[Begin]
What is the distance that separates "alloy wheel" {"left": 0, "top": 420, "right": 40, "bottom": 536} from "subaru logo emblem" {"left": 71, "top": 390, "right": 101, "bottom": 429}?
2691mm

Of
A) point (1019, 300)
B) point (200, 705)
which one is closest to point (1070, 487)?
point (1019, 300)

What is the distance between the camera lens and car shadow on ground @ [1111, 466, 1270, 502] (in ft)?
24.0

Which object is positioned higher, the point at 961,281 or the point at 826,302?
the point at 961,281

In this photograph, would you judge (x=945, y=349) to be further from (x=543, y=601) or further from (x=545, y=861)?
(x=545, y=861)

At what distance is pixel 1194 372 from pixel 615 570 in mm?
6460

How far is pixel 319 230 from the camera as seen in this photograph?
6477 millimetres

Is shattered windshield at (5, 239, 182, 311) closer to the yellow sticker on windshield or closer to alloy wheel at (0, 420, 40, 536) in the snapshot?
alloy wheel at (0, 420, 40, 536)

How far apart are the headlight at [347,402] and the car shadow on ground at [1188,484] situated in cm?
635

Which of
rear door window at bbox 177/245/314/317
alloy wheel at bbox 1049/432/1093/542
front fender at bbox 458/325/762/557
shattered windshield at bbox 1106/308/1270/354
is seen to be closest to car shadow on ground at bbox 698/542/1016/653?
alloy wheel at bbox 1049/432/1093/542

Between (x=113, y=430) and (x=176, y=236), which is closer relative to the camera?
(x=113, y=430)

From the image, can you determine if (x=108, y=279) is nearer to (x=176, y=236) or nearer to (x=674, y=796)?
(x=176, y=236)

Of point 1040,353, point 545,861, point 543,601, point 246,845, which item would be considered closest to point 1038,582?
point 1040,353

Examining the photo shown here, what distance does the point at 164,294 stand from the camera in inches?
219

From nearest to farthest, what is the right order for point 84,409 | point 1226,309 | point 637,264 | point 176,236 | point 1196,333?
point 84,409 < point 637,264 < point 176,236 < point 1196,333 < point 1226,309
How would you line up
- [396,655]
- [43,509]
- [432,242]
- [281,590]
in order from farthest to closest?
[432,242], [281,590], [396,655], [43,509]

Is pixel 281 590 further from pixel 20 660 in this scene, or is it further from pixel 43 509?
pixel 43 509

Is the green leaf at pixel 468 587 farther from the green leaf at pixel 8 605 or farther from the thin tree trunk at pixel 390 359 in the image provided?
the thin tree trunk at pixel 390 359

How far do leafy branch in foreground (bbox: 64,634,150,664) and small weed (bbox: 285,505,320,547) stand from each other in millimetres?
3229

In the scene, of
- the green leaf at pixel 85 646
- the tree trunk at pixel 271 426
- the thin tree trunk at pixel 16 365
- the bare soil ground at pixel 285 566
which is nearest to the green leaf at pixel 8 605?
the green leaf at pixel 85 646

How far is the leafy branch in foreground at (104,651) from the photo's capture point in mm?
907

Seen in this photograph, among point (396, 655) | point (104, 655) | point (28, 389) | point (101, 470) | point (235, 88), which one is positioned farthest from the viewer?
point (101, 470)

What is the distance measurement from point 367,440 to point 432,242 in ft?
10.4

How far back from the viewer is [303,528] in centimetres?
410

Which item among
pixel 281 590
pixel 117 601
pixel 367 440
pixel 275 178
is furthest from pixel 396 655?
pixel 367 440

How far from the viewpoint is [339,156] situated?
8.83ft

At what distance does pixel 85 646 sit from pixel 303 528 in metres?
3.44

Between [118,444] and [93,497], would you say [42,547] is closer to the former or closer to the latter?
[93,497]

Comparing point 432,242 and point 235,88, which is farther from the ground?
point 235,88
[End]
Write every line of the records above as a JSON list of strings, one string per line, and leave out the blank lines.

[
  "What is the distance that separates \"alloy wheel\" {\"left\": 0, \"top\": 420, \"right\": 40, \"bottom\": 536} from \"subaru logo emblem\" {\"left\": 71, \"top\": 390, \"right\": 101, \"bottom\": 429}?",
  "2691mm",
  "Of",
  "A) point (1019, 300)",
  "B) point (200, 705)",
  "which one is closest to point (1070, 487)?",
  "point (1019, 300)",
  "What is the distance between the camera lens and car shadow on ground @ [1111, 466, 1270, 502] (in ft)?",
  "24.0",
  "Which object is positioned higher, the point at 961,281 or the point at 826,302?",
  "the point at 961,281",
  "In this photograph, would you judge (x=945, y=349) to be further from (x=543, y=601) or further from (x=545, y=861)?",
  "(x=545, y=861)",
  "At what distance is pixel 1194 372 from pixel 615 570 in mm?",
  "6460",
  "How far is pixel 319 230 from the camera as seen in this photograph?",
  "6477 millimetres",
  "Is shattered windshield at (5, 239, 182, 311) closer to the yellow sticker on windshield or closer to alloy wheel at (0, 420, 40, 536) in the snapshot?",
  "alloy wheel at (0, 420, 40, 536)",
  "How far apart are the headlight at [347,402] and the car shadow on ground at [1188,484] situated in cm?",
  "635",
  "Which of",
  "rear door window at bbox 177/245/314/317",
  "alloy wheel at bbox 1049/432/1093/542",
  "front fender at bbox 458/325/762/557",
  "shattered windshield at bbox 1106/308/1270/354",
  "is seen to be closest to car shadow on ground at bbox 698/542/1016/653?",
  "alloy wheel at bbox 1049/432/1093/542",
  "Between (x=113, y=430) and (x=176, y=236), which is closer relative to the camera?",
  "(x=113, y=430)",
  "From the image, can you determine if (x=108, y=279) is nearer to (x=176, y=236) or nearer to (x=674, y=796)?",
  "(x=176, y=236)",
  "Of point 1040,353, point 545,861, point 543,601, point 246,845, which item would be considered closest to point 1038,582?",
  "point 1040,353",
  "Examining the photo shown here, what distance does the point at 164,294 stand from the camera in inches?",
  "219",
  "From nearest to farthest, what is the right order for point 84,409 | point 1226,309 | point 637,264 | point 176,236 | point 1196,333?",
  "point 84,409 < point 637,264 < point 176,236 < point 1196,333 < point 1226,309",
  "How would you line up",
  "- [396,655]",
  "- [43,509]",
  "- [432,242]",
  "- [281,590]",
  "in order from farthest to closest?",
  "[432,242], [281,590], [396,655], [43,509]",
  "Is pixel 281 590 further from pixel 20 660 in this scene, or is it further from pixel 43 509?",
  "pixel 43 509",
  "Is the green leaf at pixel 468 587 farther from the green leaf at pixel 8 605 or farther from the thin tree trunk at pixel 390 359 in the image provided?",
  "the thin tree trunk at pixel 390 359",
  "How far do leafy branch in foreground (bbox: 64,634,150,664) and small weed (bbox: 285,505,320,547) stand from each other in millimetres?",
  "3229",
  "In the scene, of",
  "- the green leaf at pixel 85 646",
  "- the tree trunk at pixel 271 426",
  "- the thin tree trunk at pixel 16 365",
  "- the bare soil ground at pixel 285 566",
  "which is nearest to the green leaf at pixel 8 605?",
  "the green leaf at pixel 85 646",
  "How far is the leafy branch in foreground at (104,651) from the photo's capture point in mm?",
  "907",
  "Seen in this photograph, among point (396, 655) | point (104, 655) | point (28, 389) | point (101, 470) | point (235, 88), which one is positioned farthest from the viewer?",
  "point (101, 470)",
  "What is the distance measurement from point 367,440 to point 432,242 in ft?",
  "10.4",
  "How far back from the viewer is [303,528] in centimetres?",
  "410",
  "Which item among",
  "pixel 281 590",
  "pixel 117 601",
  "pixel 367 440",
  "pixel 275 178",
  "is furthest from pixel 396 655?",
  "pixel 367 440",
  "How far from the viewpoint is [339,156] situated?",
  "8.83ft",
  "At what distance does pixel 85 646 sit from pixel 303 528 in metres?",
  "3.44",
  "Between [118,444] and [93,497], would you say [42,547] is closer to the former or closer to the latter?",
  "[93,497]",
  "Comparing point 432,242 and point 235,88, which is farther from the ground?",
  "point 235,88"
]